FIG. 1 is a sectional view showing an example of a thin-film solar cell module according to the present invention. In FIG. 1, a plurality of thin-film solar cells 2 are provided on the back surface of a front cover glass 1 as a transparent substrate, and these solar cells 2 are connected in series and / or in parallel by a back electrode 3. ing. The output electrode 4 made of, for example, a metal foil is connected to the back electrode 3. These back surfaces are sealed with the filler 5 in a state where the output lead wires 4 are routed. The back surface of the filler 5 is covered with a back sealing material 6 having a three-layer structure in which both surfaces of a metal foil 6a are sandwiched between insulating films 6b. In this case, the gap between the two back sealing materials 6 is
It is an output extraction section O for extracting the output extraction line 4 to the outside. Output extraction line 4 extracted from output extraction section O
Is extended along the back surface of the solar cell module. That is, the back sealing material 6 on one side is superimposed on the filler 5, the EVA and the output wire 4 routed from the output outlet O to the outside are superimposed on the back sealing material 6, and the output wire 4 is further extended. The EVA is overlapped on the part and the back surface sealing material 6 on the other side
Are stacked and hot-melt or the like is performed to form a laminated structure on the back surface side. The length of the overlap portion (corresponding to the distance from the outside air to the output extraction portion) between the output extraction line 4 and the outer back surface sealing material 6 is desirably 10 mm or more, and the longer the length, the higher the effect. A terminal 7 is attached to an end of the output lead wire 4 routed to the outside by soldering or screwing, and an output lead wire 8 is connected to the terminal 7. A terminal section including these output lead wires 4, terminals 7 and output lead wires 8 is covered with a terminal box 9.

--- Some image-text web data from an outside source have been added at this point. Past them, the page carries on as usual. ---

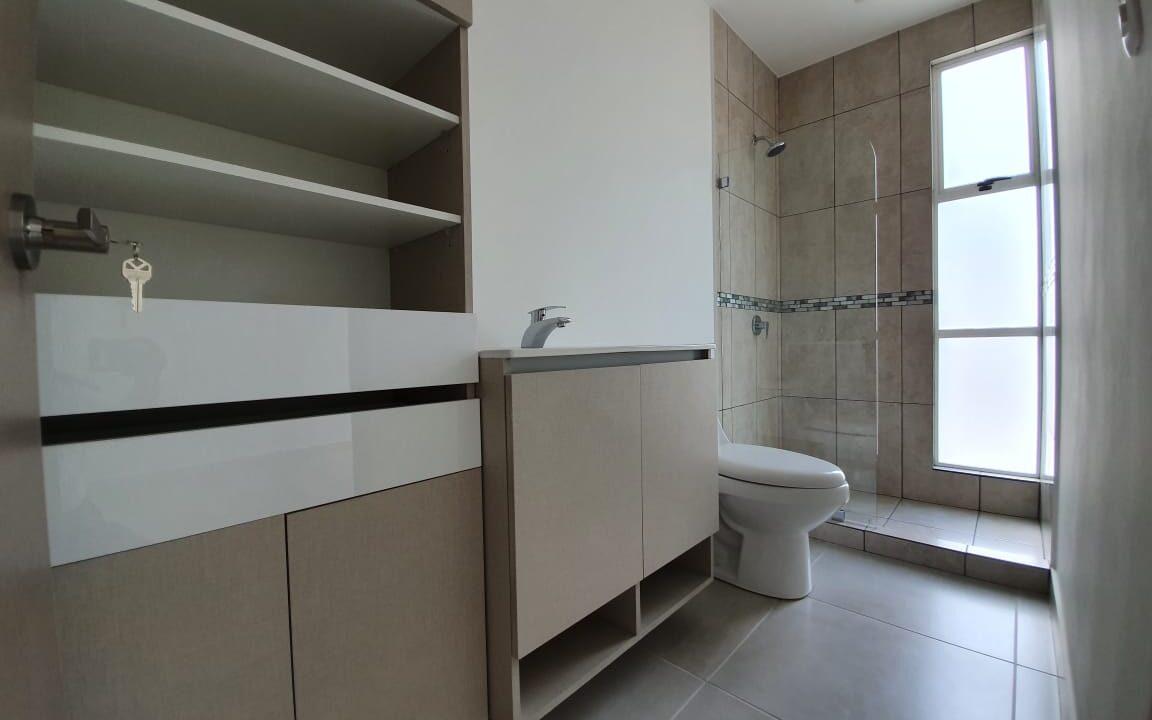 venta-apartamento-piedades-santa-ana-premier-propiedades (14)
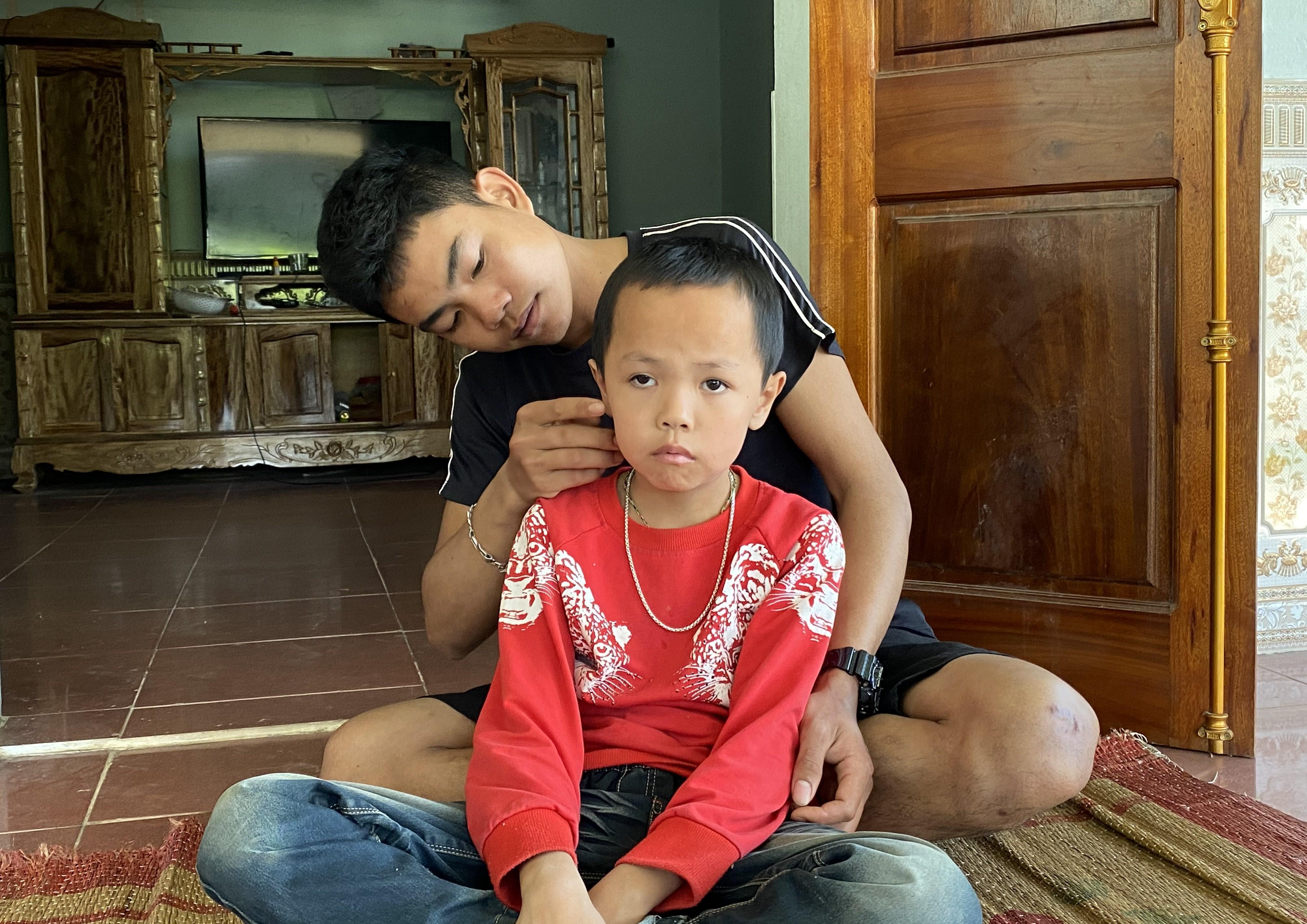 Bố mẹ chết vì tai nạn sập mỏ, 3 anh em Lương Tuấn Thành nương tựa nhau mà sống
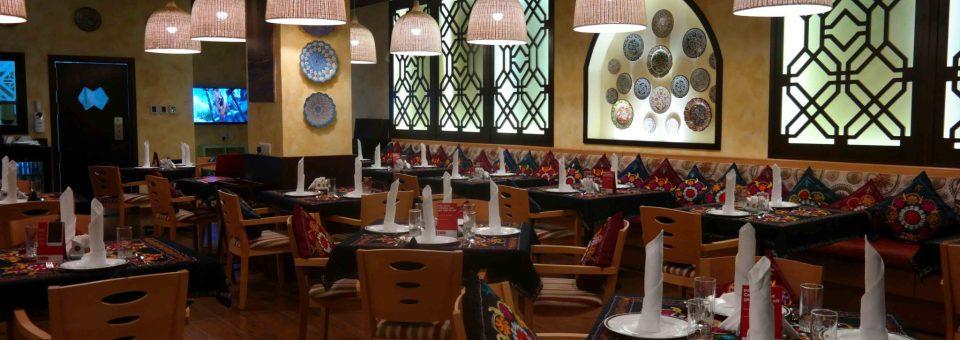 Unde mâncăm ieftin și bine în Dubai? Uchkuduk – restaurant uzbec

As described above, in the solar cell module of the present invention, the filler 5 of the output extraction portion O is covered with the back surface sealing material 6 and is not in direct contact with the outside air. For this reason, the distance from the outside air to the filler 5 of the output extraction part O is longer than before, and it is possible to effectively prevent the intrusion of moisture from the outside air. Therefore, the corrosion of the output lead wire 4 and the corrosion of the back electrode 3 and the like can be suppressed, and the environmental resistance performance of the solar cell module can be improved. Further, since the above-described effects are obtained, it is not necessary to seal the inside of the terminal box 9 with a protective resin, and the workability is improved.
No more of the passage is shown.